┏━━

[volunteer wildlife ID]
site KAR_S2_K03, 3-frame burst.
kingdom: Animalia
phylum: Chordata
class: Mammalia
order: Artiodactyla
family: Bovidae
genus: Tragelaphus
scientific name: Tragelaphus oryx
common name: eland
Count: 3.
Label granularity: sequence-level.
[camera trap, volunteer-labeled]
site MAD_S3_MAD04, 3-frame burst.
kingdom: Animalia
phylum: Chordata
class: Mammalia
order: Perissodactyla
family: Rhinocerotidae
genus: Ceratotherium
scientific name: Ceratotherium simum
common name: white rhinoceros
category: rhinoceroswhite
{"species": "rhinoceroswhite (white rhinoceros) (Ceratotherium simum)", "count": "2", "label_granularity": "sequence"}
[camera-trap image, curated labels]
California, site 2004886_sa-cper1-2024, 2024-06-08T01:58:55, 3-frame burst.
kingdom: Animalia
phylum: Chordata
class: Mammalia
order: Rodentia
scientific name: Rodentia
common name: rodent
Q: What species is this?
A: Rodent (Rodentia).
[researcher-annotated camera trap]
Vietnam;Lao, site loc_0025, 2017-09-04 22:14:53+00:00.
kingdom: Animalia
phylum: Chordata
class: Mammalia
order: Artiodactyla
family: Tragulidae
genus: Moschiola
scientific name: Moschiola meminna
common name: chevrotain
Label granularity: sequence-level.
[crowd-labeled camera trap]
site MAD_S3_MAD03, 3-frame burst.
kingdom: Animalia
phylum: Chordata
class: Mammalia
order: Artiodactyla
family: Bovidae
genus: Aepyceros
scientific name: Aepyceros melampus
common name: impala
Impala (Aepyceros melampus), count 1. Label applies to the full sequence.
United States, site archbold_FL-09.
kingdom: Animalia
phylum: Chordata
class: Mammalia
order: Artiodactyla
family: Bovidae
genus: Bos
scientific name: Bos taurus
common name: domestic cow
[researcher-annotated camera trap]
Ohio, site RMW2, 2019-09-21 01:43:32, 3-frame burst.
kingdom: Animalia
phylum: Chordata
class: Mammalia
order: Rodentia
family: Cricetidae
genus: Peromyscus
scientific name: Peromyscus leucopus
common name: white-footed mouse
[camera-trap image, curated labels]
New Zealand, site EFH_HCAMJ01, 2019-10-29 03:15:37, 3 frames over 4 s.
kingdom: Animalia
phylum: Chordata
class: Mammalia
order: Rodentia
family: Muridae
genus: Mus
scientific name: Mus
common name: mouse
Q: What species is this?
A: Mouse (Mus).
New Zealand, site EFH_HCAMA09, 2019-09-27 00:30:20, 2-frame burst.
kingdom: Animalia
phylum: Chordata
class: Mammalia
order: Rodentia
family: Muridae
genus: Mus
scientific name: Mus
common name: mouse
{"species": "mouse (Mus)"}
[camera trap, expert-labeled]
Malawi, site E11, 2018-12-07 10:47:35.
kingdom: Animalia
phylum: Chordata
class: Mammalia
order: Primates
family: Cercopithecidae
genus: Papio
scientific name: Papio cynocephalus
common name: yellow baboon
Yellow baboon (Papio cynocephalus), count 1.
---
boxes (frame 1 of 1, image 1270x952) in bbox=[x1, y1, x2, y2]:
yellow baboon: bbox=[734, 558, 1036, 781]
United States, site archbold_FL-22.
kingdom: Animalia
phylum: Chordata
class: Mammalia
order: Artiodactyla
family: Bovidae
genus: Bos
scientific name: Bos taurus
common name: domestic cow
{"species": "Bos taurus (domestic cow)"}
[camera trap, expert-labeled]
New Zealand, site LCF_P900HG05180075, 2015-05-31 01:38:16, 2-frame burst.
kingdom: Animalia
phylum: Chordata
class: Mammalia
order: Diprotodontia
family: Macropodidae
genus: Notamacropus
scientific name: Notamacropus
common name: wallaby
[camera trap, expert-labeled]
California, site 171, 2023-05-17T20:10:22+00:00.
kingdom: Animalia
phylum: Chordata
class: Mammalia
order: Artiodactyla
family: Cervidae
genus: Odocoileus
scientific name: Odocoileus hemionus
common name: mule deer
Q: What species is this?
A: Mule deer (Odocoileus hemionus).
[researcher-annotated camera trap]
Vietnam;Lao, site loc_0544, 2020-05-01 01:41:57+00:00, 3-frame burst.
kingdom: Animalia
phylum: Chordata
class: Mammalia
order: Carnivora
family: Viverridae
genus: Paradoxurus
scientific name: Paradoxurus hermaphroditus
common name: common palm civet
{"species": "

┗━━

■ Task description ■
Quote the entire listing above exactly.

■ Final answer ■
[volunteer wildlife ID]
site KAR_S2_K03, 3-frame burst.
kingdom: Animalia
phylum: Chordata
class: Mammalia
order: Artiodactyla
family: Bovidae
genus: Tragelaphus
scientific name: Tragelaphus oryx
common name: eland
Count: 3.
Label granularity: sequence-level.
[camera trap, volunteer-labeled]
site MAD_S3_MAD04, 3-frame burst.
kingdom: Animalia
phylum: Chordata
class: Mammalia
order: Perissodactyla
family: Rhinocerotidae
genus: Ceratotherium
scientific name: Ceratotherium simum
common name: white rhinoceros
category: rhinoceroswhite
{"species": "rhinoceroswhite (white rhinoceros) (Ceratotherium simum)", "count": "2", "label_granularity": "sequence"}
[camera-trap image, curated labels]
California, site 2004886_sa-cper1-2024, 2024-06-08T01:58:55, 3-frame burst.
kingdom: Animalia
phylum: Chordata
class: Mammalia
order: Rodentia
scientific name: Rodentia
common name: rodent
Q: What species is this?
A: Rodent (Rodentia).
[researcher-annotated camera trap]
Vietnam;Lao, site loc_0025, 2017-09-04 22:14:53+00:00.
kingdom: Animalia
phylum: Chordata
class: Mammalia
order: Artiodactyla
family: Tragulidae
genus: Moschiola
scientific name: Moschiola meminna
common name: chevrotain
Label granularity: sequence-level.
[crowd-labeled camera trap]
site MAD_S3_MAD03, 3-frame burst.
kingdom: Animalia
phylum: Chordata
class: Mammalia
order: Artiodactyla
family: Bovidae
genus: Aepyceros
scientific name: Aepyceros melampus
common name: impala
Impala (Aepyceros melampus), count 1. Label applies to the full sequence.
United States, site archbold_FL-09.
kingdom: Animalia
phylum: Chordata
class: Mammalia
order: Artiodactyla
family: Bovidae
genus: Bos
scientific name: Bos taurus
common name: domestic cow
[researcher-annotated camera trap]
Ohio, site RMW2, 2019-09-21 01:43:32, 3-frame burst.
kingdom: Animalia
phylum: Chordata
class: Mammalia
order: Rodentia
family: Cricetidae
genus: Peromyscus
scientific name: Peromyscus leucopus
common name: white-footed mouse
[camera-trap image, curated labels]
New Zealand, site EFH_HCAMJ01, 2019-10-29 03:15:37, 3 frames over 4 s.
kingdom: Animalia
phylum: Chordata
class: Mammalia
order: Rodentia
family: Muridae
genus: Mus
scientific name: Mus
common name: mouse
Q: What species is this?
A: Mouse (Mus).
New Zealand, site EFH_HCAMA09, 2019-09-27 00:30:20, 2-frame burst.
kingdom: Animalia
phylum: Chordata
class: Mammalia
order: Rodentia
family: Muridae
genus: Mus
scientific name: Mus
common name: mouse
{"species": "mouse (Mus)"}
[camera trap, expert-labeled]
Malawi, site E11, 2018-12-07 10:47:35.
kingdom: Animalia
phylum: Chordata
class: Mammalia
order: Primates
family: Cercopithecidae
genus: Papio
scientific name: Papio cynocephalus
common name: yellow baboon
Yellow baboon (Papio cynocephalus), count 1.
---
boxes (frame 1 of 1, image 1270x952) in bbox=[x1, y1, x2, y2]:
yellow baboon: bbox=[734, 558, 1036, 781]
United States, site archbold_FL-22.
kingdom: Animalia
phylum: Chordata
class: Mammalia
order: Artiodactyla
family: Bovidae
genus: Bos
scientific name: Bos taurus
common name: domestic cow
{"species": "Bos taurus (domestic cow)"}
[camera trap, expert-labeled]
New Zealand, site LCF_P900HG05180075, 2015-05-31 01:38:16, 2-frame burst.
kingdom: Animalia
phylum: Chordata
class: Mammalia
order: Diprotodontia
family: Macropodidae
genus: Notamacropus
scientific name: Notamacropus
common name: wallaby
[camera trap, expert-labeled]
California, site 171, 2023-05-17T20:10:22+00:00.
kingdom: Animalia
phylum: Chordata
class: Mammalia
order: Artiodactyla
family: Cervidae
genus: Odocoileus
scientific name: Odocoileus hemionus
common name: mule deer
Q: What species is this?
A: Mule deer (Odocoileus hemionus).
[researcher-annotated camera trap]
Vietnam;Lao, site loc_0544, 2020-05-01 01:41:57+00:00, 3-frame burst.
kingdom: Animalia
phylum: Chordata
class: Mammalia
order: Carnivora
family: Viverridae
genus: Paradoxurus
scientific name: Paradoxurus hermaphroditus
common name: common palm civet
{"species": "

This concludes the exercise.